27
“I’m so scared!” Gia said as she watched Jack
and his rubber boat melt into the darkness. She was cold despite
the warmth of the night.
“So am I,” Abe said, throwing a heavy arm
over her trembling shoulders.
“Can this be true? I mean, Vicky is missing
and I’m standing here watching Jack row out to a boat to take her
back from an Indian madman and a bunch of monsters from Indian folk
tales.” Her words began to break around sobs that she could not
control. “My God, Abe! This can’t really be happening!”
Abe tightened his arm around her, but she
took scant comfort from the gesture. “It is, kid. It is. But as to
what’s in that ship, who can say? And that’s what got me shook.
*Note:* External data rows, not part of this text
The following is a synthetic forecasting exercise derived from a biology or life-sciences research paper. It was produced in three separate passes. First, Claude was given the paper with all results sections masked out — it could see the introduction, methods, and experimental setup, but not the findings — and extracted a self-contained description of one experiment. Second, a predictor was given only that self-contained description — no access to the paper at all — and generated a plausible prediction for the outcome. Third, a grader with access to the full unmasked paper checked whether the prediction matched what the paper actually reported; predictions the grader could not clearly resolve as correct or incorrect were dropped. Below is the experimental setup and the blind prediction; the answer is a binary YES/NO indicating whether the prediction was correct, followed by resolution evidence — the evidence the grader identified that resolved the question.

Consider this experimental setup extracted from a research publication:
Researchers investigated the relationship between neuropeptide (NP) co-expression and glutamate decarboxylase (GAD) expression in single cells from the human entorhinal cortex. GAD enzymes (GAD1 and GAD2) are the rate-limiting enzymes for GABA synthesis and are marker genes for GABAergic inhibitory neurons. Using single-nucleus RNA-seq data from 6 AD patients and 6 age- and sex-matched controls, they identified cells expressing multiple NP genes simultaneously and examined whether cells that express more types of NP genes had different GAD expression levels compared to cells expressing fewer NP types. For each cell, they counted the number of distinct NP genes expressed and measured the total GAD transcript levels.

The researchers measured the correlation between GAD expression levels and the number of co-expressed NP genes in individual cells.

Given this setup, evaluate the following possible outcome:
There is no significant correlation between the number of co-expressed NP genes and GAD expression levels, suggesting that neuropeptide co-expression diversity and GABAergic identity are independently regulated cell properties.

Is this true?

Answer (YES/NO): NO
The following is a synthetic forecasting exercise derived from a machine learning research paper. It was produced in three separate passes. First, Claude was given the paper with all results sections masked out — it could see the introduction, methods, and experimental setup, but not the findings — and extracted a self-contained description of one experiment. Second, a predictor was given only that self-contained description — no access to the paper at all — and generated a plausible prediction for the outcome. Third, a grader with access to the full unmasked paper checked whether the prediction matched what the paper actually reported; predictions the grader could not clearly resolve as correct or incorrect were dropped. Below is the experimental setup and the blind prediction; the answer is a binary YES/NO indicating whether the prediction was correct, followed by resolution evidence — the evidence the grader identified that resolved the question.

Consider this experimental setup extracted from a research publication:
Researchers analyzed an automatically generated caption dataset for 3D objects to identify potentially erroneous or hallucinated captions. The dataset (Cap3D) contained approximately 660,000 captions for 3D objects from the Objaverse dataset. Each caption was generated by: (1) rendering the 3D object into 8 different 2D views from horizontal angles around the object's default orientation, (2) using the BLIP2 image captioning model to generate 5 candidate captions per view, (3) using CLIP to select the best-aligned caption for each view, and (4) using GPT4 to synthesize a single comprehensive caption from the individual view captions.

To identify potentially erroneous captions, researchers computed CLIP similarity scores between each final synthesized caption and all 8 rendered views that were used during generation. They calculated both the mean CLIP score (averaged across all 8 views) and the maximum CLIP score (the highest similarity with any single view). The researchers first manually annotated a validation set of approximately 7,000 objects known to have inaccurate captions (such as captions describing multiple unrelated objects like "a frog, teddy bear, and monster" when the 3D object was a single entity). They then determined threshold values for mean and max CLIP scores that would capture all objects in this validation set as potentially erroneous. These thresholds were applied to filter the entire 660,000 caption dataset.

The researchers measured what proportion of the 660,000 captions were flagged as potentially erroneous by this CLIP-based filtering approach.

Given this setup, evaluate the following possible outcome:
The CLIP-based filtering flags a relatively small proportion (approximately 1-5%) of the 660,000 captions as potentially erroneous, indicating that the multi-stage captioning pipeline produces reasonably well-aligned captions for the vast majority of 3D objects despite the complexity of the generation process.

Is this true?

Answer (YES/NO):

Either Jack has gone stark raving mad—and comforting it’s not to
think of a man that lethal being insane—or he’s mentally sound and
there actually are such things as the monsters he described. I
don’t know which frightens me more.”
Gia said nothing. She was too occupied with
the fear that clawed ferociously at the walls of her brain: fear
that she would never see Vicky again. She fought that fear, knowing
if she let it through and truly faced the possibility that Vicky
might be gone forever, she would die.
“But I’ll tell you this,” Abe went on. “If
your daughter is out there, and if it’s humanly possible to bring
her back, Jack will do it. Perhaps he’s the only man alive who
can.” If that was supposed to comfort Gia, it failed.